───── Предложенный текст ─────

Насущно необходимые основные слова повторяются миллионами людей бесконечное число раз. Мы постоянно слышим их и произносим сами. От частого употребления многие из слов стираются, как ходячая монета. Привыкая к ним, мы почти не слышим их звучания. Они теряют свое буквальное значение, как бы отрываясь от питающей их почвы, теряют силу и образность. Эпитет «яркий» перестает быть ярким, эпитет «ужасный» настолько перестает быть ужасным, что мы частенько слышим и даже сами говорим: «Я ужасно рад» или «Это мне ужасно нравится». Слово «прелестный» лишается всякой прелести и даже иной раз звучит пошловато или иронически.

Большинство людей не затрудняет себя выбором наиболее подходящего слова в будничной, обиходной речи. Тем, кто глух к слову, могут показаться почти разнозначащими такие определения, как «великолепный», «превосходный» и «шикарный». Они не чувствуют происхождения слова, не умеют отличать всенародный язык от временной словесной накипи.

Но дело не только в засорении языка недолговечными словечками и оборотами речи.

Даже коренные и всем необходимые слова, которые сами по себе не могут устареть, часто соединяются в гладкие, привычные, штампованные выражения, ослабляющие вес и значение каждого слова в отдельности.

Но можно ли сделать отсюда вывод, что поэты должны избегать общеупотребительных слов и пользоваться только какими-то особенными, редко встречающимися словами и выражениями?

Нет, лучшие поэты имеют дело с тем же простым, толковым и дельным языком, на котором говорит народ. Но самое обычное, изо дня в день произносимое слово как бы обновляется, вступая в строй поэтической речи. Оно становится полнозвучным и полновесным.

Поэт чувствует буквальное значение слова даже тогда, когда дает его в переносном значении. В слове «волноваться» для него не исчезают волны. Слово «поражать», заменяя слово «изумлять», сохраняет силу разящего удара.

─────

*Задание 1*. Переведите на английский язык это предложение из текста о словах: «Поэт чувствует буквальное значение слова даже тогда, когда дает его в переносном значении».
Текст о словах и приведенные далее строки никак между собой не связаны.

───── Исходные данные ─────

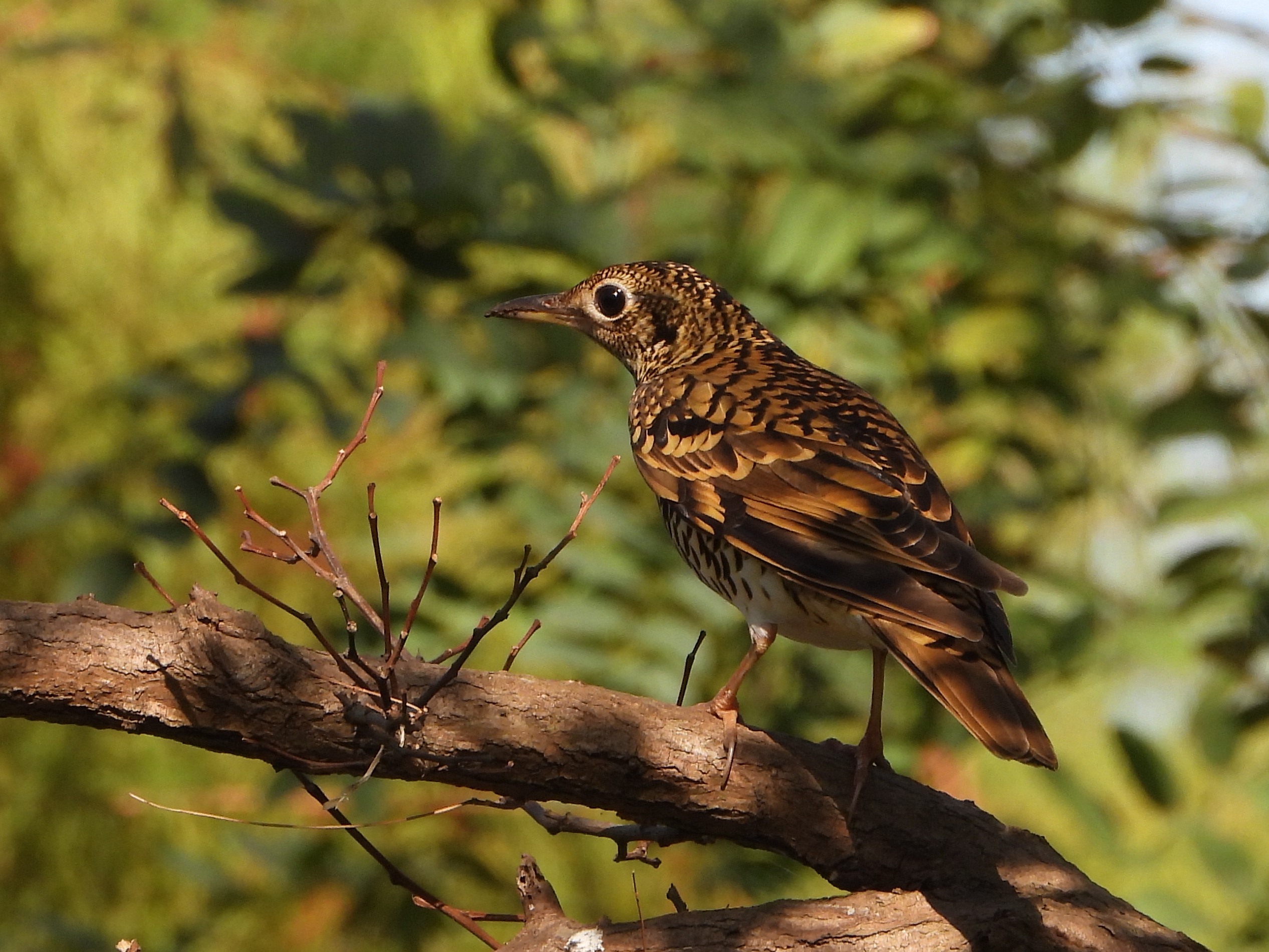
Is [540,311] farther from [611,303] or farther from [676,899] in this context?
[676,899]

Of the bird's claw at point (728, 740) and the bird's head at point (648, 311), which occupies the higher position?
the bird's head at point (648, 311)

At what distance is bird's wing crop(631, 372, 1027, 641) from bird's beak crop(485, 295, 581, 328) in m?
0.50

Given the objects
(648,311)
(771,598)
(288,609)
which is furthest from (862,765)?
(648,311)

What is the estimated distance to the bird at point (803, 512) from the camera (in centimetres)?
287

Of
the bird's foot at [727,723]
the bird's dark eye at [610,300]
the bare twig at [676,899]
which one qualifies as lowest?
the bare twig at [676,899]

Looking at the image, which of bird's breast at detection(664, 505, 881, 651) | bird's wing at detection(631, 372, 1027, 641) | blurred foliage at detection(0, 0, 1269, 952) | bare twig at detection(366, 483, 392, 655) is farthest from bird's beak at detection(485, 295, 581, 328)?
bare twig at detection(366, 483, 392, 655)

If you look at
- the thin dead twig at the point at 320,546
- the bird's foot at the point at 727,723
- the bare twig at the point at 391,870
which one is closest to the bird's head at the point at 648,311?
the bird's foot at the point at 727,723

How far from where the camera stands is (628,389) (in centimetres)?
513

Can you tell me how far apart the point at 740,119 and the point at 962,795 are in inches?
96.4

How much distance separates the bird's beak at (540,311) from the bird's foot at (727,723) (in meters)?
1.71

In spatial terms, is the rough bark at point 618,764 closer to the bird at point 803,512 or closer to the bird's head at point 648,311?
the bird at point 803,512

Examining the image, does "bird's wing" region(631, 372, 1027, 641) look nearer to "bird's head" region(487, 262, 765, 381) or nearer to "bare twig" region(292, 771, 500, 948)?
"bird's head" region(487, 262, 765, 381)

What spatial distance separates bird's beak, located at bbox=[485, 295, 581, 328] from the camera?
14.4 feet

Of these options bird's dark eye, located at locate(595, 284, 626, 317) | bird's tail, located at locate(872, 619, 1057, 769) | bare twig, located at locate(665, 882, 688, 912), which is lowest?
bare twig, located at locate(665, 882, 688, 912)
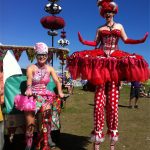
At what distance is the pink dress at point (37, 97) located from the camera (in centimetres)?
569

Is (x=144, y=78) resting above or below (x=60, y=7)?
below

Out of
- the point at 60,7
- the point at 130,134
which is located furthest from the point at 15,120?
the point at 60,7

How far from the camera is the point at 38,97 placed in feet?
19.1

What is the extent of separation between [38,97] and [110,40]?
154cm

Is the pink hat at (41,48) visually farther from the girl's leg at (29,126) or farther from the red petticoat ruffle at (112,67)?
the girl's leg at (29,126)

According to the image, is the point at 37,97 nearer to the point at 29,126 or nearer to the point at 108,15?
the point at 29,126

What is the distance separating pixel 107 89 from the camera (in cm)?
595

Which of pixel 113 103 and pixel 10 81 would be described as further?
pixel 10 81

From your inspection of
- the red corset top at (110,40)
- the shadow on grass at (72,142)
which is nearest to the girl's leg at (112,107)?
the red corset top at (110,40)

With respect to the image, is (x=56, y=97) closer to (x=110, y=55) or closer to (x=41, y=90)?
(x=41, y=90)

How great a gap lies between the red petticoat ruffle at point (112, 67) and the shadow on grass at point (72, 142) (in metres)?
1.69

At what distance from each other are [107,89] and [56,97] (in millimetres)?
899

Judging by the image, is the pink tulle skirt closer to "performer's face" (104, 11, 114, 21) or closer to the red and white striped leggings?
the red and white striped leggings

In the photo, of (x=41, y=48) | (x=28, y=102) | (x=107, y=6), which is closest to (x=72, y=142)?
(x=28, y=102)
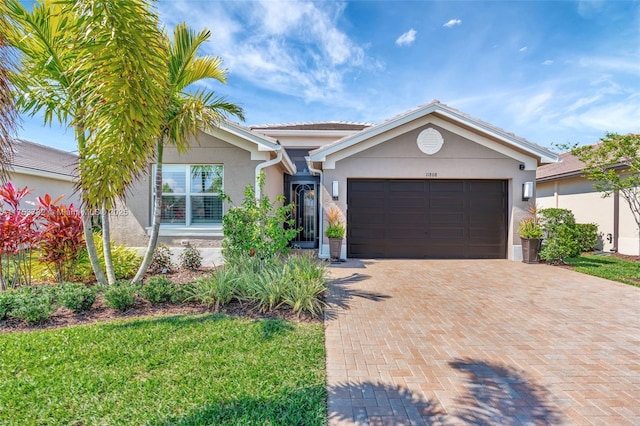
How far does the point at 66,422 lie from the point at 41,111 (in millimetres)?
6313

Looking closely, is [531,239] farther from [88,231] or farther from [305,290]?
[88,231]

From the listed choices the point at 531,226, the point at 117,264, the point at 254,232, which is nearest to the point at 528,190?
the point at 531,226

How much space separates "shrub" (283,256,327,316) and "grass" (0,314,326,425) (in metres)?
0.51

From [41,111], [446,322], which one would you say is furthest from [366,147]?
[41,111]

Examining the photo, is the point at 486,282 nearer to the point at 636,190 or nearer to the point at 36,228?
the point at 636,190

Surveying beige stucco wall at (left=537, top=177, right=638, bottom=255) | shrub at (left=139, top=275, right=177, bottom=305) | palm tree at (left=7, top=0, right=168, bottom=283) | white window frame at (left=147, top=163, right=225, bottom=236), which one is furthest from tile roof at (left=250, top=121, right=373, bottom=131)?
shrub at (left=139, top=275, right=177, bottom=305)

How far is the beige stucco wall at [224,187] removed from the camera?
31.1 feet

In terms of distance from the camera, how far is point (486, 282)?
26.1 feet

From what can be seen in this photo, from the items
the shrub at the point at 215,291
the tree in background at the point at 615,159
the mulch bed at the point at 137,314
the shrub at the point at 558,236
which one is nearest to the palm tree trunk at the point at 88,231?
the mulch bed at the point at 137,314

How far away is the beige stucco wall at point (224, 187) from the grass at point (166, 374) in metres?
4.59

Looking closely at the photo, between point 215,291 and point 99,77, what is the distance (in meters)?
4.39

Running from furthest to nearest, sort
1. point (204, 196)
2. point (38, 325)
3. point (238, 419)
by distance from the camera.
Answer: point (204, 196) → point (38, 325) → point (238, 419)

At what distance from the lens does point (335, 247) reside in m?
10.9

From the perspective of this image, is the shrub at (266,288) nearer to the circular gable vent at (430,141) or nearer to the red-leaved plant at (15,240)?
the red-leaved plant at (15,240)
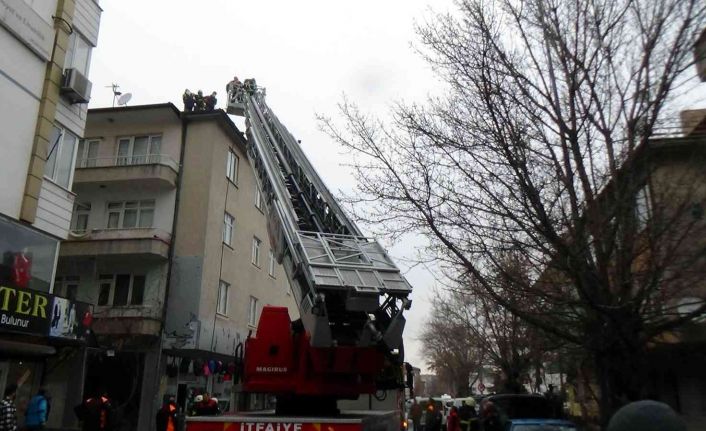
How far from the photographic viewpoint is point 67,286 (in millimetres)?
22047

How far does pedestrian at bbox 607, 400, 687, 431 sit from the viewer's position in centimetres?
208

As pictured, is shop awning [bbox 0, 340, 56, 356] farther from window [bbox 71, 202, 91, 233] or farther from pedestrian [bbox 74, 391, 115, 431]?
window [bbox 71, 202, 91, 233]

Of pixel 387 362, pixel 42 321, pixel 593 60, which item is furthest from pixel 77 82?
pixel 593 60

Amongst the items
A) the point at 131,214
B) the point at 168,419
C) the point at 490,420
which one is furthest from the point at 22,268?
the point at 490,420

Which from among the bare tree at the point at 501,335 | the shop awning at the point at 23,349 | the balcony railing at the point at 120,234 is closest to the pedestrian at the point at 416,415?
the bare tree at the point at 501,335

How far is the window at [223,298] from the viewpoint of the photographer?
23414 millimetres

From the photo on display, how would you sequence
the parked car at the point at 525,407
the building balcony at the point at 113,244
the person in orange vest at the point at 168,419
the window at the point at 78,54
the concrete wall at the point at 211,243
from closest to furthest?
the person in orange vest at the point at 168,419, the window at the point at 78,54, the parked car at the point at 525,407, the building balcony at the point at 113,244, the concrete wall at the point at 211,243

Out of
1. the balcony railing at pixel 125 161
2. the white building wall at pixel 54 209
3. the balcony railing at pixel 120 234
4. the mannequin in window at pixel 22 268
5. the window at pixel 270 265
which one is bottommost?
the mannequin in window at pixel 22 268

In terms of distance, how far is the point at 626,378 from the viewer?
9.41 meters

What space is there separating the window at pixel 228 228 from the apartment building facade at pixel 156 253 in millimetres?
89

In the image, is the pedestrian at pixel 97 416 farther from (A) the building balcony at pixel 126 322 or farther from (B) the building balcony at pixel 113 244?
(B) the building balcony at pixel 113 244

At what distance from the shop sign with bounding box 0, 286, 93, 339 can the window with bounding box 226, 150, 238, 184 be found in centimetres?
1065

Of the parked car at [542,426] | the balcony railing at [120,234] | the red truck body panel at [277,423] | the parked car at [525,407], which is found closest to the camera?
the red truck body panel at [277,423]

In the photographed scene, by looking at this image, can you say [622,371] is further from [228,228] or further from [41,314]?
[228,228]
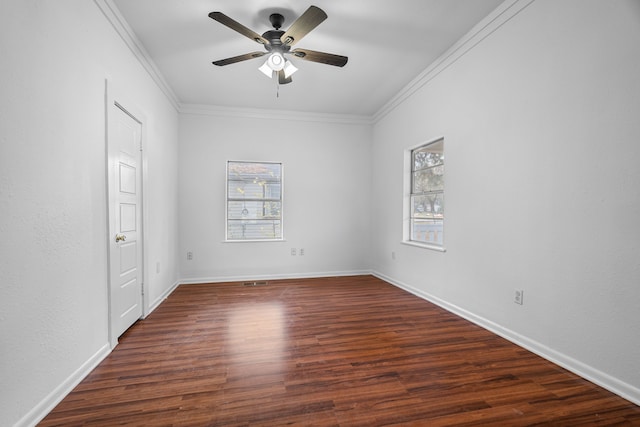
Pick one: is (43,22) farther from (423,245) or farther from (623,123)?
(423,245)

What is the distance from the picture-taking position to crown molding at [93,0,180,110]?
92.1 inches

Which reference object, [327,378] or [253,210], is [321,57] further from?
[253,210]

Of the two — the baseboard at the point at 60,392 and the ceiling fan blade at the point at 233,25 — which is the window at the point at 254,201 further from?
the baseboard at the point at 60,392

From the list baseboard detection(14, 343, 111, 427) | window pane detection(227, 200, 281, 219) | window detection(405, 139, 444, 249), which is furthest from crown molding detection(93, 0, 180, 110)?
window detection(405, 139, 444, 249)

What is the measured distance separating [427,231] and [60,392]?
3769 millimetres

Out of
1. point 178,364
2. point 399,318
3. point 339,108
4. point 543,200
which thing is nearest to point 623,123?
point 543,200

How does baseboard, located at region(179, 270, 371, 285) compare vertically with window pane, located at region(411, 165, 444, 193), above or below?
below

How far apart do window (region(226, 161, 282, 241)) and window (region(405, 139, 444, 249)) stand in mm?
2177

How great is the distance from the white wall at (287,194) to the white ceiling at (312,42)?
27.1 inches

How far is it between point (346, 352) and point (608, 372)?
1.66 m

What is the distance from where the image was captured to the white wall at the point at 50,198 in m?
1.44

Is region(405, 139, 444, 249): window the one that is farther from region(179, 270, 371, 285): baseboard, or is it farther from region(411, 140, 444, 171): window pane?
region(179, 270, 371, 285): baseboard

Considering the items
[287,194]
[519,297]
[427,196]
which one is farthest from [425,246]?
[287,194]

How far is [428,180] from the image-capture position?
398 cm
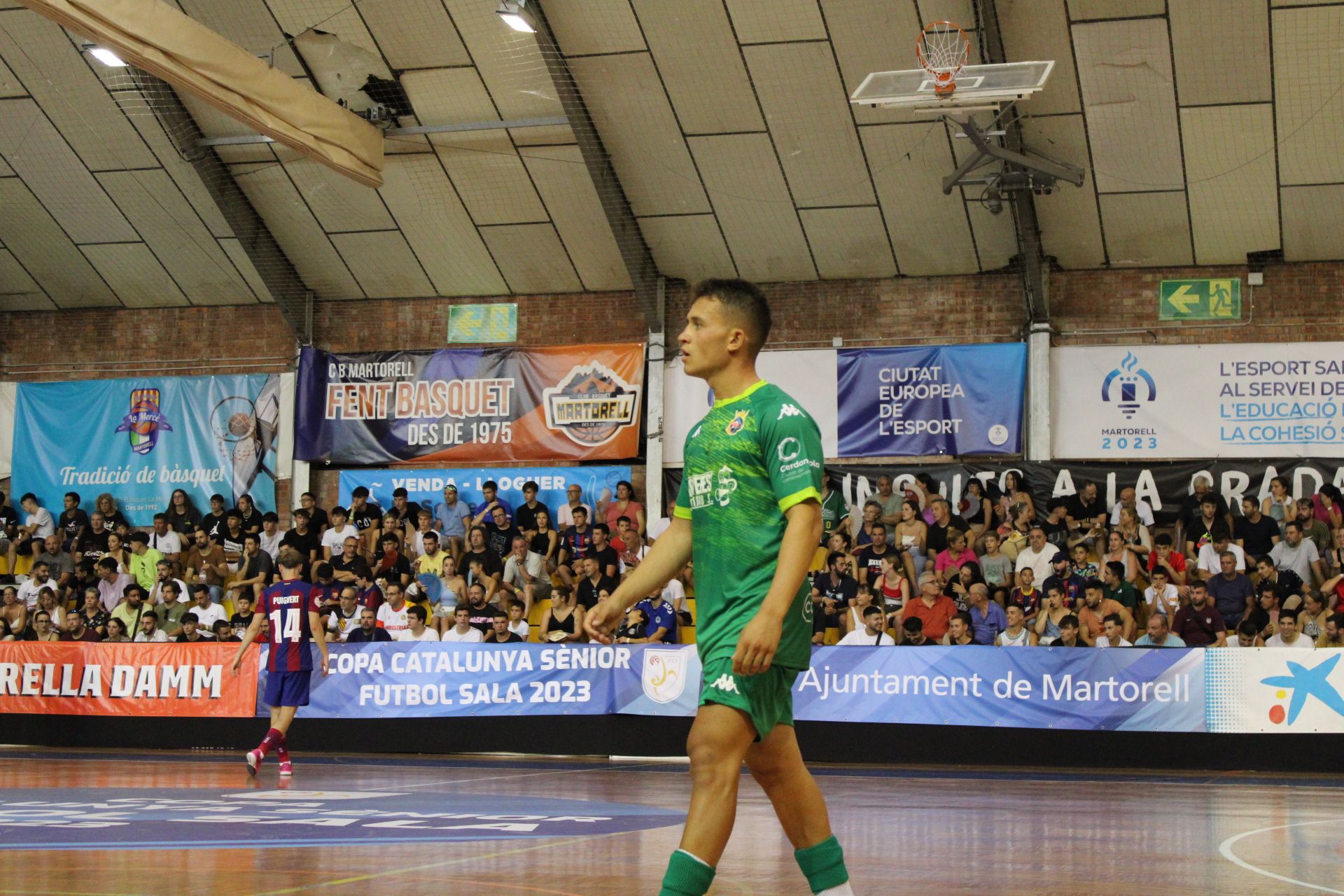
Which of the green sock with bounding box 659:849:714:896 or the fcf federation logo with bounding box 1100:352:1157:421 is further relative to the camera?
the fcf federation logo with bounding box 1100:352:1157:421

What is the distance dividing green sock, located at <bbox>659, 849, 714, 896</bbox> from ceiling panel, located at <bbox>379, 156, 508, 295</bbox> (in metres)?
16.4

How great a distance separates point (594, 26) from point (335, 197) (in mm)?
5004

─────

*Задание 2*. Повторите без изменений фрагмент строк выше, который начинается строкой, содержащей «Looking closely at», и заканчивается строкой, содержащей «23414 millimetres», включая обе эти строки. Пометки о картинках в ответ не включайте.

*Ответ к заданию 1*. A poet senses the literal meaning of a word even when using it in a figurative sense.

*Ответ к заданию 2*.
Looking closely at the photo, between point 215,291 and point 99,77, what is the distance (in meters)?
4.39

Running from furthest to nearest, sort
1. point (204, 196)
2. point (38, 325)
3. point (238, 419)
by distance from the camera.
Answer: point (204, 196) → point (38, 325) → point (238, 419)

At what distance from the lens does point (335, 247) reside in m?
10.9

From the perspective of this image, is the shrub at (266,288) nearer to the circular gable vent at (430,141) or nearer to the red-leaved plant at (15,240)?
the red-leaved plant at (15,240)
How far from the photographic viewpoint is point 67,286 (in millimetres)?
22047

How far does pedestrian at bbox 607, 400, 687, 431 sit from the viewer's position in centimetres?
208

As pictured, is shop awning [bbox 0, 340, 56, 356] farther from window [bbox 71, 202, 91, 233] or farther from pedestrian [bbox 74, 391, 115, 431]?
window [bbox 71, 202, 91, 233]

Of pixel 387 362, pixel 42 321, pixel 593 60, which item is furthest from pixel 77 82?
pixel 593 60

Amongst the items
A) the point at 131,214
B) the point at 168,419
C) the point at 490,420
which one is furthest from the point at 22,268?
the point at 490,420

Which from among the bare tree at the point at 501,335 | the shop awning at the point at 23,349 | the balcony railing at the point at 120,234 is closest to the pedestrian at the point at 416,415?
the bare tree at the point at 501,335

How far is the window at [223,298] from the viewpoint of the photographer?
23414 millimetres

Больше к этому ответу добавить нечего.